**STORED RECORDS**.

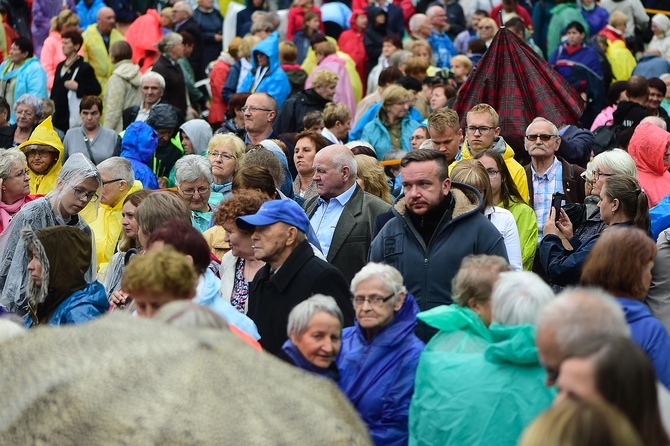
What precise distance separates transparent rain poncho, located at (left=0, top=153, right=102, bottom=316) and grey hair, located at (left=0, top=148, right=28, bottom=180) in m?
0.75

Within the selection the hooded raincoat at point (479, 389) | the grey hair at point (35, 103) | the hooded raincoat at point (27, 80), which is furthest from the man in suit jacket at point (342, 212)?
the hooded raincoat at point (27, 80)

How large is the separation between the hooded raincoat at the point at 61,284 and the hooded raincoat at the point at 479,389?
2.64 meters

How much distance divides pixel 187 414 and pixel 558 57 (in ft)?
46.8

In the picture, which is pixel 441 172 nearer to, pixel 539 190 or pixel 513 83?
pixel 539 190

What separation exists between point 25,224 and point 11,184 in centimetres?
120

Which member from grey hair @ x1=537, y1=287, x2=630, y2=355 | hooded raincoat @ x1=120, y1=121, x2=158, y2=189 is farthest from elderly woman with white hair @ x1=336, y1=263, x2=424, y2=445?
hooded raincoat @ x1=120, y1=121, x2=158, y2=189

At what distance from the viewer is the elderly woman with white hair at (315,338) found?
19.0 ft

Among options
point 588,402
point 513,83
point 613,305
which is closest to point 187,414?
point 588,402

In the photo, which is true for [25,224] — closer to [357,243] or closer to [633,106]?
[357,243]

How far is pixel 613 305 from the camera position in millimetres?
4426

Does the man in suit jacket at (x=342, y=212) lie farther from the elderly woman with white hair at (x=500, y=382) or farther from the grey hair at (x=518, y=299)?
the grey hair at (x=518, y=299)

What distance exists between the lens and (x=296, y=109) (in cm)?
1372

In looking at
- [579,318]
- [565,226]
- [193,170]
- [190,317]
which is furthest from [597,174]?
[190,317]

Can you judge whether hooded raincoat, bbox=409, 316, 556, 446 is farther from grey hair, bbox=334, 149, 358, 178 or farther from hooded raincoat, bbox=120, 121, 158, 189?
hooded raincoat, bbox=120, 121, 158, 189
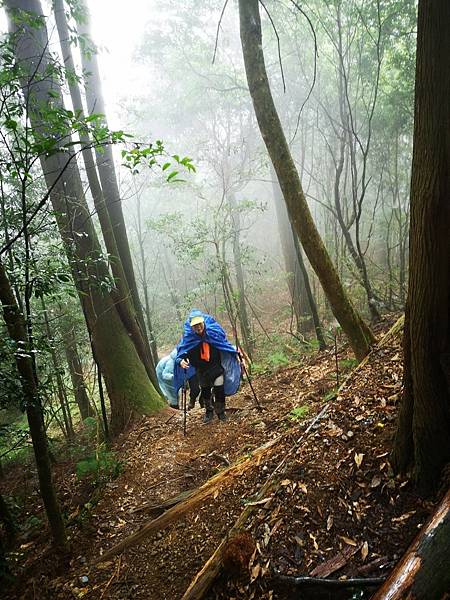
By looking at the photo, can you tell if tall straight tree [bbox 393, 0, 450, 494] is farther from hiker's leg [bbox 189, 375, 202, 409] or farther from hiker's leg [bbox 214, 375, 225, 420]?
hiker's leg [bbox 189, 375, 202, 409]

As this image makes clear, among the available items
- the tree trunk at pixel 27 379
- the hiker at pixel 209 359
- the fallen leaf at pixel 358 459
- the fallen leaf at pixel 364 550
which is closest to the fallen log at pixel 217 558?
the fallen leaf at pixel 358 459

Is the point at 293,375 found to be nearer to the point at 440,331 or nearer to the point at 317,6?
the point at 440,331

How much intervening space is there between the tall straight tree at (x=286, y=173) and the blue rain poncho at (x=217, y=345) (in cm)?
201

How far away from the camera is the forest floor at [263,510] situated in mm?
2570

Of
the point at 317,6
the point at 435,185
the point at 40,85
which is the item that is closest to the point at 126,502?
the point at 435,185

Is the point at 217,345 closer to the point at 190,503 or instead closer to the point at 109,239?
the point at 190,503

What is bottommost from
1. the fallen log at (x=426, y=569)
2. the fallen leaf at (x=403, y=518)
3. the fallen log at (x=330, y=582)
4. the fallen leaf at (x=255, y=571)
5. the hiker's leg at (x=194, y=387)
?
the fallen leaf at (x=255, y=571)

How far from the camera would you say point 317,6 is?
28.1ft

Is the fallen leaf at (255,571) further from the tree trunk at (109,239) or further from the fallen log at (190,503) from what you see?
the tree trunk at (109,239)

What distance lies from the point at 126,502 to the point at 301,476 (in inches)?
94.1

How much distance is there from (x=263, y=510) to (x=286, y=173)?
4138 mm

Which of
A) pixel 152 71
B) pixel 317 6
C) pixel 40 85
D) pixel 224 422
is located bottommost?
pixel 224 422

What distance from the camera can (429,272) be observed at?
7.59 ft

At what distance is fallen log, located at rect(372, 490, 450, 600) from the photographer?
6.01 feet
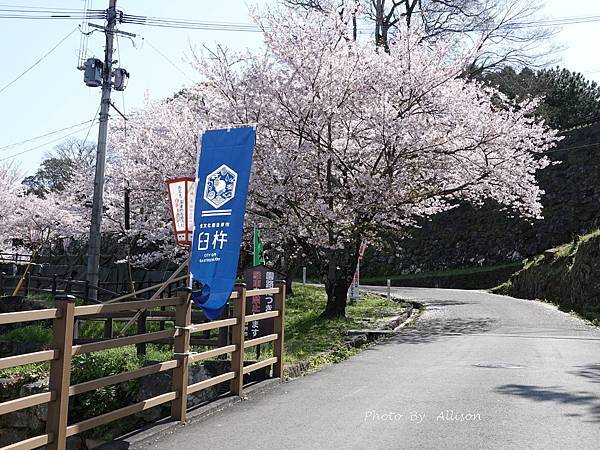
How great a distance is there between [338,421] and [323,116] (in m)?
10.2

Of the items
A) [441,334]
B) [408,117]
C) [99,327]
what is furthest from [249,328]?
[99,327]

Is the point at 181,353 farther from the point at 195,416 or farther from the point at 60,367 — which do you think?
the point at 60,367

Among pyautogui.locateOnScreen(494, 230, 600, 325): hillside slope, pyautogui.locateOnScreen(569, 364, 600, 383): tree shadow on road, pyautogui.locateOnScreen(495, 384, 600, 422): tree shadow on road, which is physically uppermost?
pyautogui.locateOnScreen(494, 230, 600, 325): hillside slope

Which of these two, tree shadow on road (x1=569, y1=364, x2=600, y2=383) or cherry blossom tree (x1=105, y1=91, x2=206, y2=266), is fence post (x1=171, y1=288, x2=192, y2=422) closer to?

**SHORT PROBLEM**. Starting at the line that contains "Of the items" and ending with the final line of the records, write out those lines again word for word.

**ANSWER FOR THE TASK**.
Of the items
A) [441,334]
B) [408,117]
C) [99,327]
what is furthest from [249,328]?
[99,327]

Is the point at 181,353 farther from the point at 195,416 or farther from the point at 60,367 — which do you think?
the point at 60,367

Among pyautogui.locateOnScreen(494, 230, 600, 325): hillside slope, pyautogui.locateOnScreen(569, 364, 600, 383): tree shadow on road, pyautogui.locateOnScreen(495, 384, 600, 422): tree shadow on road, which is physically uppermost?
pyautogui.locateOnScreen(494, 230, 600, 325): hillside slope

Which of these two, tree shadow on road (x1=569, y1=364, x2=600, y2=383) or cherry blossom tree (x1=105, y1=91, x2=206, y2=266), is fence post (x1=171, y1=288, x2=192, y2=422) closer to?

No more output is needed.